[Spatial data with pictures]
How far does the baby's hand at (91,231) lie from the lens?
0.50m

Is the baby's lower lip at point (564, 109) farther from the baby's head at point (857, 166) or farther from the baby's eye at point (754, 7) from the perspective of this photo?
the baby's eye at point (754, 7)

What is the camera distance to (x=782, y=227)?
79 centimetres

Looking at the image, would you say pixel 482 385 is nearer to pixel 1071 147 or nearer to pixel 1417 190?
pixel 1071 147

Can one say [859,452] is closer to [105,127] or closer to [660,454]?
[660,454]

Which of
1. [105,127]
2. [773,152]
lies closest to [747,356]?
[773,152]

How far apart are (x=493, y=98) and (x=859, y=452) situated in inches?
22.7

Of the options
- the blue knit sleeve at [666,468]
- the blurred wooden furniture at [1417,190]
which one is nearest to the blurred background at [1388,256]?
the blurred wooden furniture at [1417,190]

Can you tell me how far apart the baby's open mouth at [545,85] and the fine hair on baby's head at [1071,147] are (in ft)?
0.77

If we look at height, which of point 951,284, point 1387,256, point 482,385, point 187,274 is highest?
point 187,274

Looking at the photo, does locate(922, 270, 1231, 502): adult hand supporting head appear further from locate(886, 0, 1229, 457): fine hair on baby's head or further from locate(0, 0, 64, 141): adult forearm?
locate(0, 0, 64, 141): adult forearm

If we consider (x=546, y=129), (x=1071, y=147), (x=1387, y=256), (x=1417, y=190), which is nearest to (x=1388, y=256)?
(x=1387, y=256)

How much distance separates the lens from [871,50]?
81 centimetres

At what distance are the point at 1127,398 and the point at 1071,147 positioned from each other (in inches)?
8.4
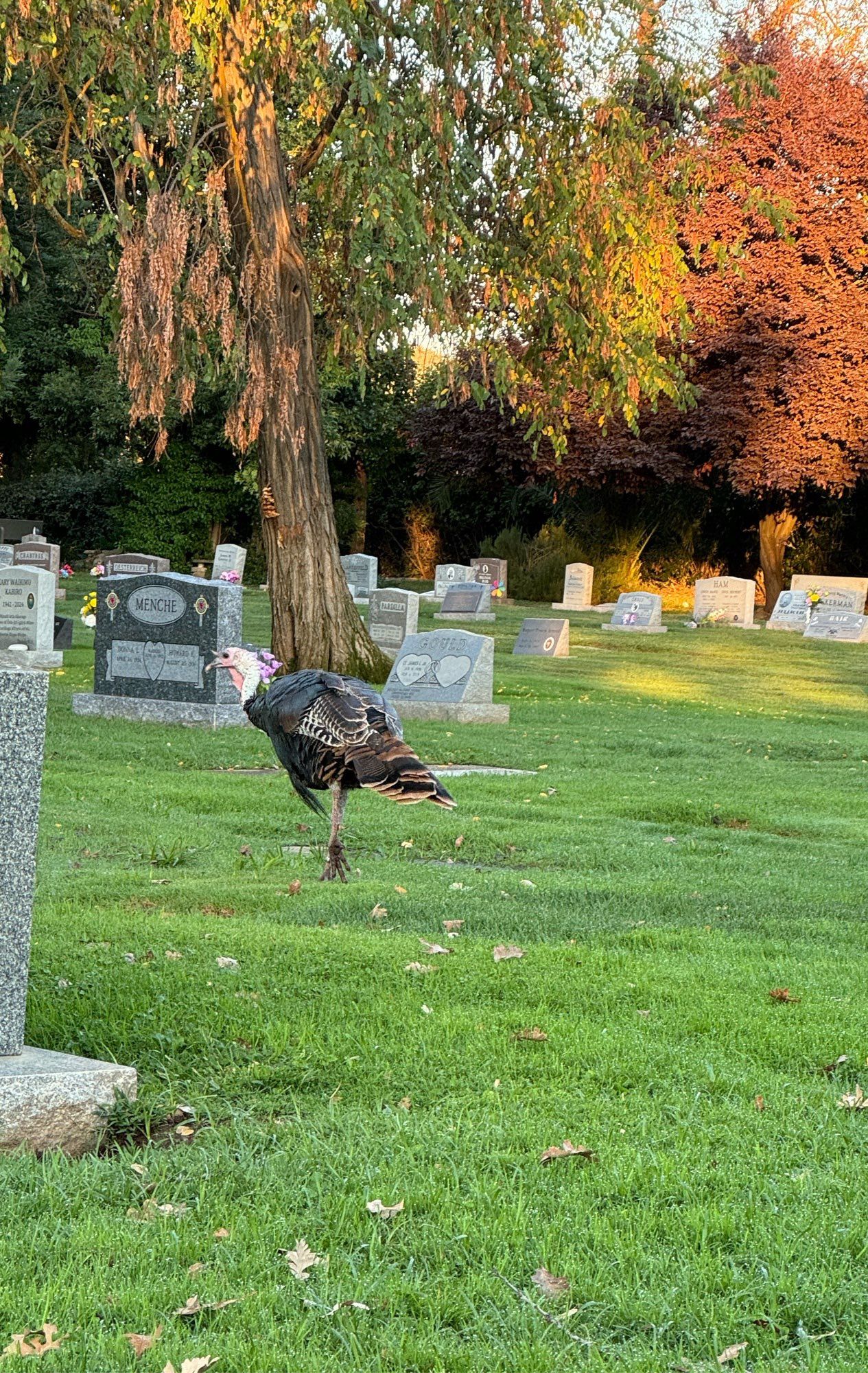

TASK = Swap "photo" for "image" in the records from the line with "How far apart are" through the end of the records, both ends included, and give back only those lines with everything else unchanged. Leave the pictures out.

ANSWER TO THE PROBLEM =
How far apart are (x=493, y=98) and (x=859, y=452) situated in inches?
22.7

Of the options
- the blue knit sleeve at [666,468]
- the blurred wooden furniture at [1417,190]
which one is nearest to the blurred background at [1388,256]?
the blurred wooden furniture at [1417,190]

Can you tell me how far apart the baby's open mouth at [545,85] and the fine hair on baby's head at [1071,147] are (in ft)?
0.77

If we look at height, which of point 951,284, point 1387,256, point 482,385, point 187,274 is highest?
point 187,274

Looking at the image, does locate(922, 270, 1231, 502): adult hand supporting head appear further from locate(886, 0, 1229, 457): fine hair on baby's head or further from locate(0, 0, 64, 141): adult forearm?
locate(0, 0, 64, 141): adult forearm

If we consider (x=546, y=129), (x=1071, y=147), (x=1387, y=256), (x=1417, y=190), which is nearest to (x=1388, y=256)?
(x=1387, y=256)

How much distance separates the lens from [871,50]?
81 centimetres

At what distance are the point at 1127,398 and the point at 1071,147 positioned from each other (in inches)?
8.4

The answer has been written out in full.